Thursday, March 21, 2013

Is Man the Ultimate Woman?



For years, I believed that most fashion designers of women’s clothing actually meant to dress men. The ultra-thin runway models, almost devoid of breasts, with their above-average height for women resemble men.

Now there is proof to support my theory.
The Associated Press reported that transgender (male to female) individuals are being used as models in Brazil. While I wholeheartedly embrace the idea of transgender people in the limelight receiving positive attention versus ridicule or harassment, I find it difficult to accept this from the fashion industry. As if it weren’t already nearly impossible for the majority of women to meet the runway model ideal, that standard is now becoming entirely impossible due to the fact that most women were not born more bio-chemically male than female.
I find it difficult to protest the “use” (and I choose that word purposefully) of trans-models because I understand gender identity itself as more fluid than fixed, and have sincere empathy for any person who feels entirely in the wrong body, like some kind of “Freaky Friday” accident. I am wholly comfortable in my female body, and cannot imagine how foreign it would feel for my brain to be transplanted into a male body. I imagine this as the situation transgender people face. Not only do transgender persons feel out of place in their own bodies, but there is also a long history in many cultures of discrimination against anyone who is transgendered. That we may have advanced to the point where transgender individuals find a place where their status as transgendered is not merely accepted but rather embraced should be celebrated! That said, I claim the fashion industry is using transgender individuals.
The fashion and modeling industries sometimes seem like Halloween all year long. The majority of the population cannot afford what is shown in the pages of VOGUE, for example. For that matter, many of the designs are impractical for everyday wear.
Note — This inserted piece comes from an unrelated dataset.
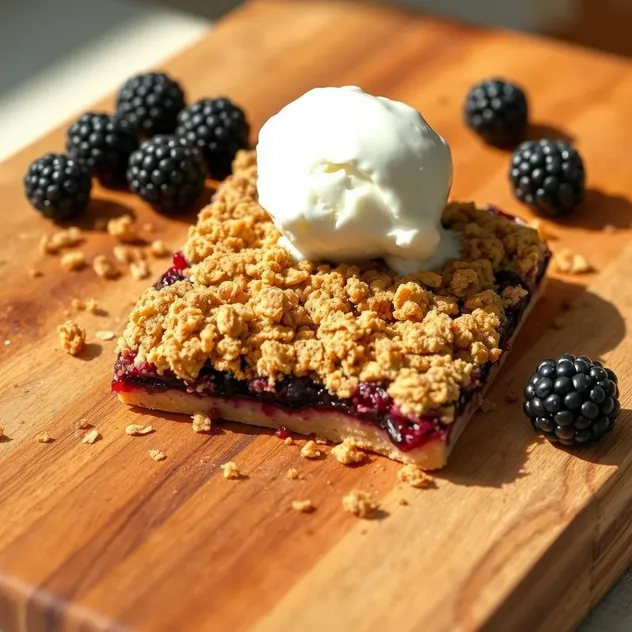 Blackberry Crumble Bars Recipe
Additionally, the styles may look fabulous on a 5’10” 110 pound seventeen year-old female, yet fail to enthrall when a 110 pound 5’5” tall woman dons them. (For some perspective on the heights and weights listed, normal weight with a BMI between 18.5 and 25 for a woman 5’10” is 132 to 174 pounds. For a 5’5” tall woman, a weight between 114-150 pounds puts her BMI at 18.5 to 25. Thus, a 5’5” woman weighing 110 pounds is actually below the normal BMI range. The average model height for runway fashion is 5’10” with an average weight of 110 pounds.)
Thus, while I’m glad that some transgender individuals have found work rather than face discrimination in the workplace, I do not believe they are being truly accepted, but rather used for their bodies. The use of bodies that are predominantly male in their genetic, biological and chemical make-up creates a woman’s body that is scientifically impossible for people born genetically, biologically and chemically female to emulate. Feminists have long-criticized the fashion industry for its objectification of women. We are now subjected to the male body turned female, an ideal no woman who was not once male can achieve.
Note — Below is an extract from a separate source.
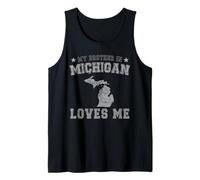 My Brother in Michigan Loves Me America Vintage State Tank Top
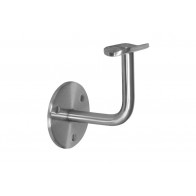 INOX Stenski nosilec 42.4 fiksen na 3 vijake / satiniran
Most men do not have the bodies of supermodels, and in a perverse way, the fashion industry has created gender equality by objectifying the male body in the same way they’ve done to women’s bodies. The disembodied “abs” of men grace shopping bags, store décor and billboards, for example. Body dysmorphic disorder is gender neutral, and boys represent the growing number of people who suffer from anorexia. My own fifteen year old son, whose body is not quite through growing and developing, fears that women will reject him if he doesn’t start looking like Captain America soon.
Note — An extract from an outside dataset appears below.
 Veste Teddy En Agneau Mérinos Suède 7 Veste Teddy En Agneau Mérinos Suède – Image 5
I hope this latest move by the fashion industry opens the minds and hearts of people so that transgender individuals find an accepting and understanding world ready to support them. I cannot help but also lament the impossible ideal male-to-female transgender models put forth for women and especially girls as models of women’s clothing. I still hold onto my fashion fantasy: real women, of all heights and weights wearing practical and flattering designs!